New Colorado Child Custody Decision Regarding Decision-Making

Case alert!

The Colorado Court of Appeals published a case today relevant to family law practitioners and parties, particularly for post-decree modification cases.


In re Marriage of Thomas, 2021 COA 123

This case addresses two issues.


The use of a parent's address for school enrollment does not provide that parent either tie-breaking authority or veto power

There is standardized language in many child custody parenting plans that determines which parent’s address will be used for the purpose of school enrollment. The Court of Appeals determined that the designation of a parent’s address for school enrollment purposes does not give that parent “tie-breaking” authority or “veto power” over school choice if the parents do not agree. If parents have joint decision-making authority, they are required to confer and try to come to an agreement; the courts are not going to allow a parent to end-run the school choice process based on the address of enrollment designation.


Courts can make decisions for parties who do not agree

More importantly, however, the Court of Appeals determined that Colorado courts have the authority to make decisions when the parents reach an impasse.
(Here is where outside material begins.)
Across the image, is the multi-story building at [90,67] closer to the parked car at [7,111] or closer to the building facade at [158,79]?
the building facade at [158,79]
Previous appellate decisions indicated that only parents, not courts, can make decisions for children. Not so anymore. Courts may act as tiebreakers and make decisions when parents cannot.


It is worth noting, too, that the Colorado Supreme Court currently has a case pending on this issue under its original jurisdiciton. There may be additional new law on this issue soon.


When should a Colorado court be a decision-maker instead of a parent?

This is not to say that courts must or should be the default decision-maker. Attorneys and parties should design processes that work well for the particular family and try to avoid adversarial decision-making processes whenever possible. It is rarely in children’s interests to have a judge – often a stranger to the children and with only passing information about the parties – make life-altering decisions about education or healthcare for a child whose parents cannot agree. While sometimes a court may be a necessary tiebreaker, the use of appropriate professionals (lawyers, mediators, arbitrators, parenting coordinators, decision-makers, mental health professionals, and others) can help resolve disputes, maintain parent control over outcomes, lower the temperature, and decrease conflict.